Instructions for the task:
Print each record that follows exactly, leaving the pictures behind.

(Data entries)
▬▬▬

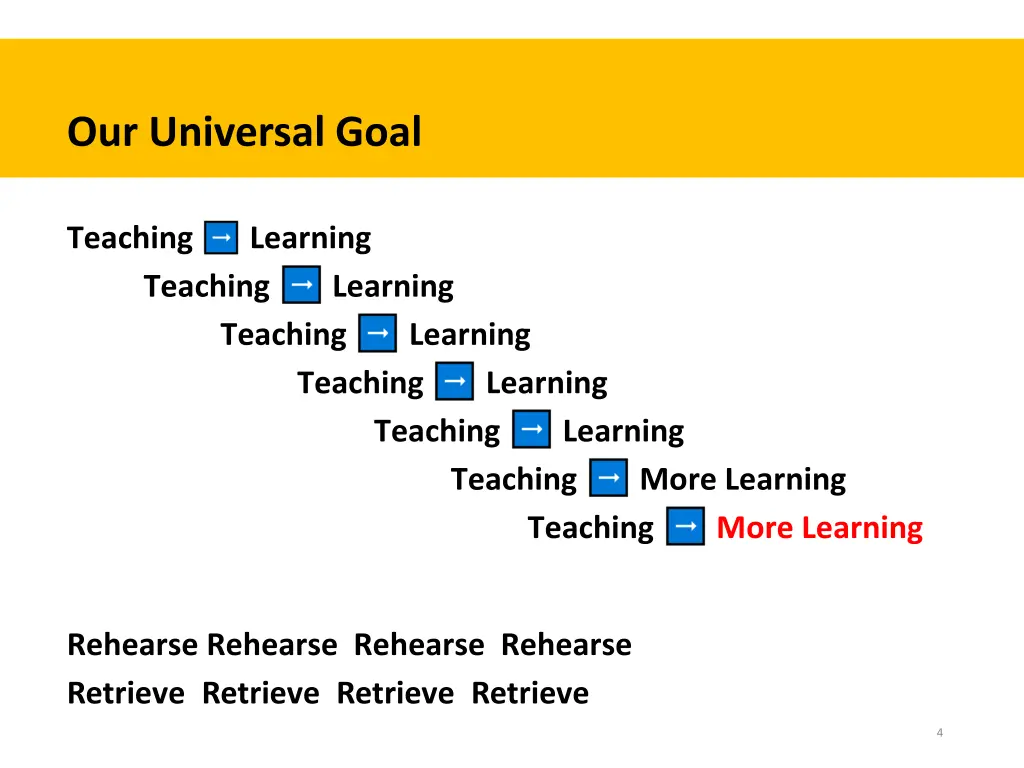 Our Universal Goal

Teaching → Learning

Teaching → Learning

Teaching → Learning

Teaching → Learning

Teaching → Learning

Teaching → More Learning

Teaching → More Learning

Rehearse Rehearse Rehearse Rehearse

Retrieve Retrieve Retrieve Retrieve

4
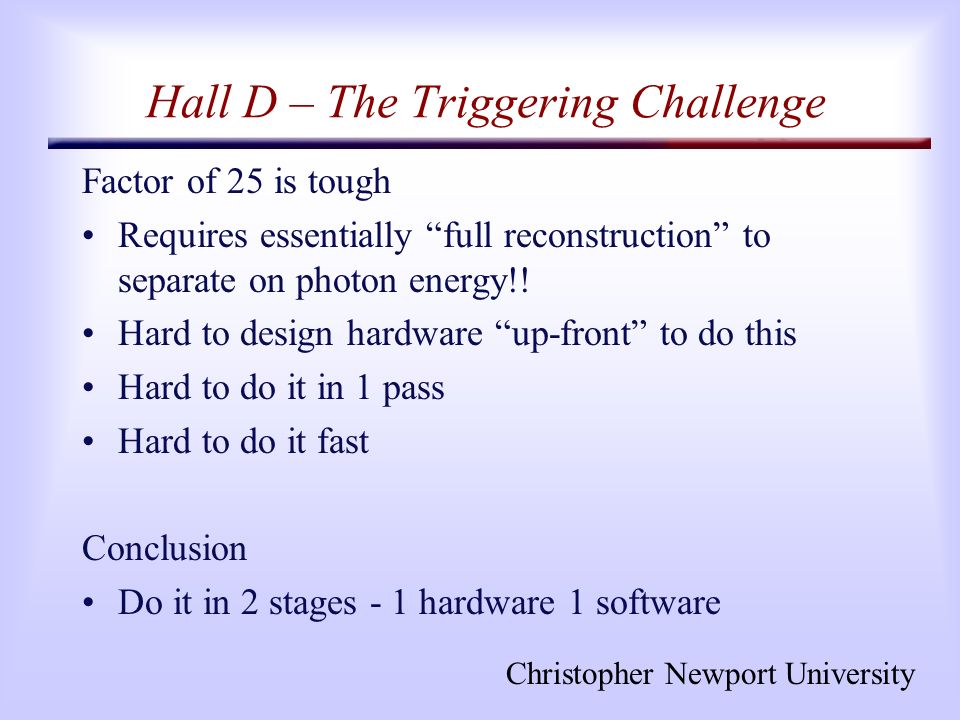 Hall D – The Triggering Challenge

Factor of 25 is tough

• Requires essentially “full reconstruction” to separate on photon energy!!
• Hard to design hardware “up-front” to do this
• Hard to do it in 1 pass
• Hard to do it fast

Conclusion

• Do it in 2 stages - 1 hardware 1 software

Christopher Newport University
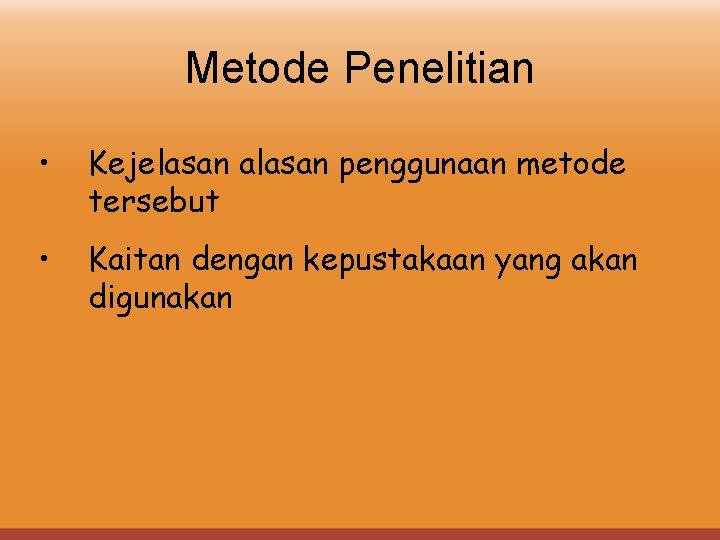 Metode Penelitian

• Kejelasan alasan penggunaan metode tersebut

• Kaitan dengan kepustakaan yang akan digunakan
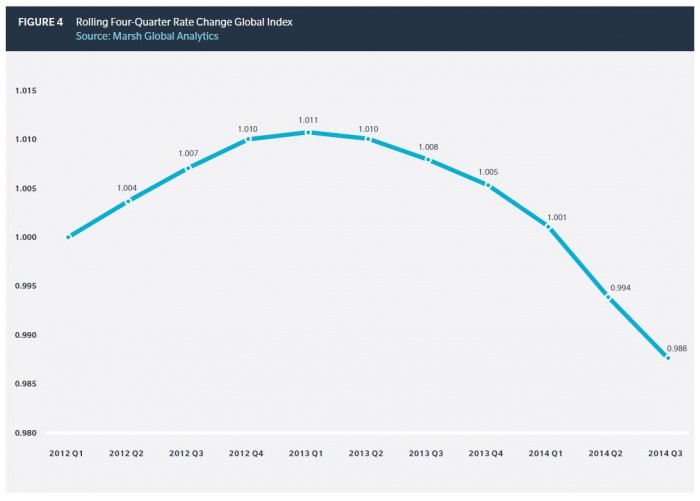 FIGURE 4 Rolling Four-Quarter Rate Change Global Index
Source: Marsh Global Analytics

1.015
1.010
1.005
1.000
0.995
0.990
0.985
0.980

1.004
1.007
1.010
1.011
1.010
1.008
1.005
1.001
0.994
0.988

2012 Q1
2012 Q2
2012 Q3
2012 Q4
2013 Q1
2013 Q2
2013 Q3
2013 Q4
2014 Q1
2014 Q2
2014 Q3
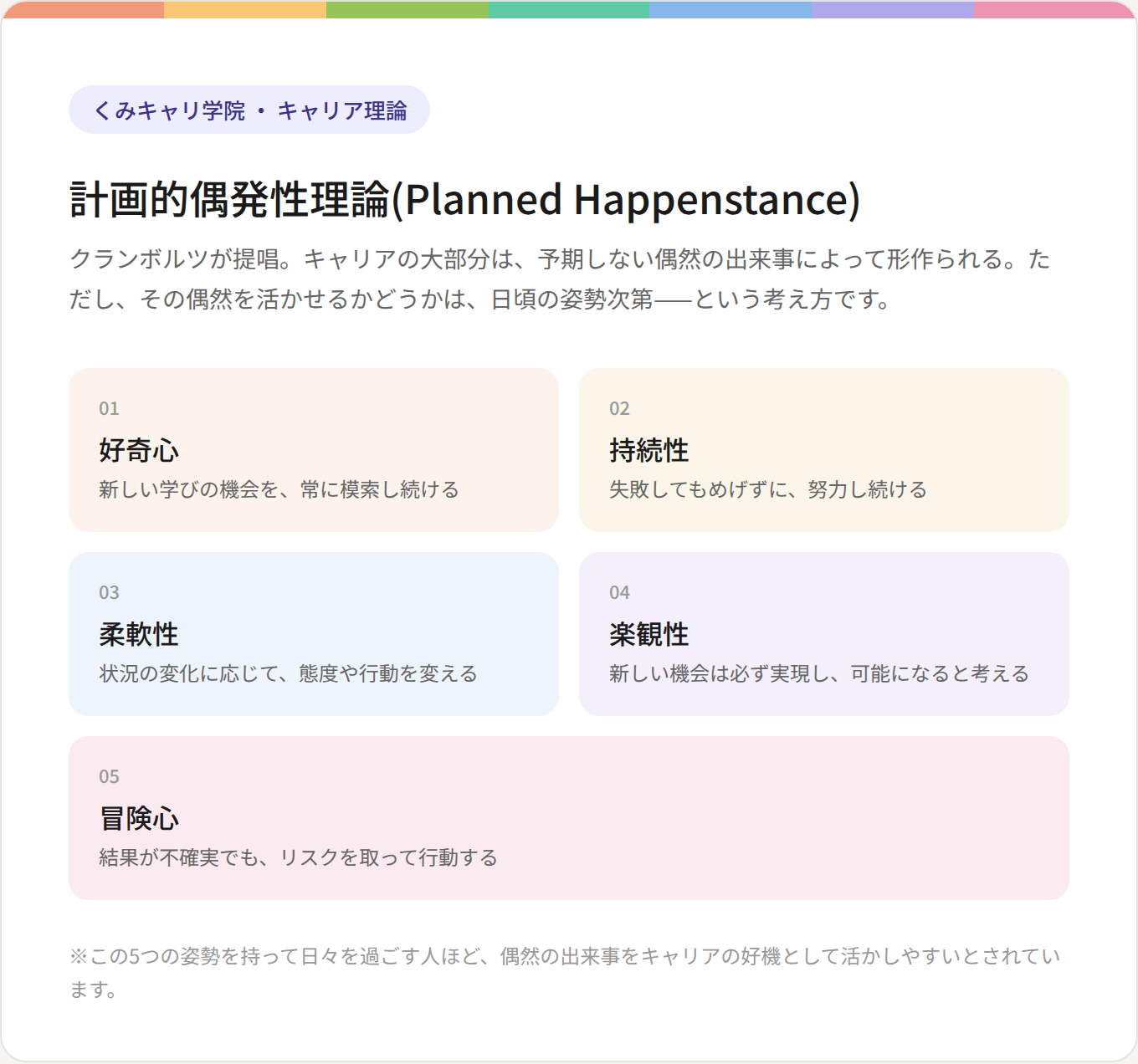 くみキャリ学院 ・ キャリア理論

計画的偶発性理論(Planned Happenstance)

クランボルツが提唱。キャリアの大部分は、予期しない偶然の出来事によって形作られる。ただし、その偶然を活かせるかどうかは、日頃の姿勢次第——という考え方です。

01
好奇心
新しい学びの機会を、常に模索し続ける

02
持続性
失敗してもめげずに、努力し続ける

03
柔軟性
状況の変化に応じて、態度や行動を変える

04
楽観性
新しい機会は必ず実現し、可能になると考える

05
冒険心
結果が不確実でも、リスクを取って行動する

※この5つの姿勢を持って日々を過ごす人ほど、偶然の出来事をキャリアの好機として活かしやすいとされています。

▬▬▬

Exercise solution:
 Our Universal Goal

Teaching → Learning

Teaching → Learning

Teaching → Learning

Teaching → Learning

Teaching → Learning

Teaching → More Learning

Teaching → More Learning

Rehearse Rehearse Rehearse Rehearse

Retrieve Retrieve Retrieve Retrieve

4
 Hall D – The Triggering Challenge

Factor of 25 is tough

• Requires essentially “full reconstruction” to separate on photon energy!!
• Hard to design hardware “up-front” to do this
• Hard to do it in 1 pass
• Hard to do it fast

Conclusion

• Do it in 2 stages - 1 hardware 1 software

Christopher Newport University
 Metode Penelitian

• Kejelasan alasan penggunaan metode tersebut

• Kaitan dengan kepustakaan yang akan digunakan
 FIGURE 4 Rolling Four-Quarter Rate Change Global Index
Source: Marsh Global Analytics

1.015
1.010
1.005
1.000
0.995
0.990
0.985
0.980

1.004
1.007
1.010
1.011
1.010
1.008
1.005
1.001
0.994
0.988

2012 Q1
2012 Q2
2012 Q3
2012 Q4
2013 Q1
2013 Q2
2013 Q3
2013 Q4
2014 Q1
2014 Q2
2014 Q3
 くみキャリ学院 ・ キャリア理論

計画的偶発性理論(Planned Happenstance)

クランボルツが提唱。キャリアの大部分は、予期しない偶然の出来事によって形作られる。ただし、その偶然を活かせるかどうかは、日頃の姿勢次第——という考え方です。

01
好奇心
新しい学びの機会を、常に模索し続ける

02
持続性
失敗してもめげずに、努力し続ける

03
柔軟性
状況の変化に応じて、態度や行動を変える

04
楽観性
新しい機会は必ず実現し、可能になると考える

05
冒険心
結果が不確実でも、リスクを取って行動する

※この5つの姿勢を持って日々を過ごす人ほど、偶然の出来事をキャリアの好機として活かしやすいとされています。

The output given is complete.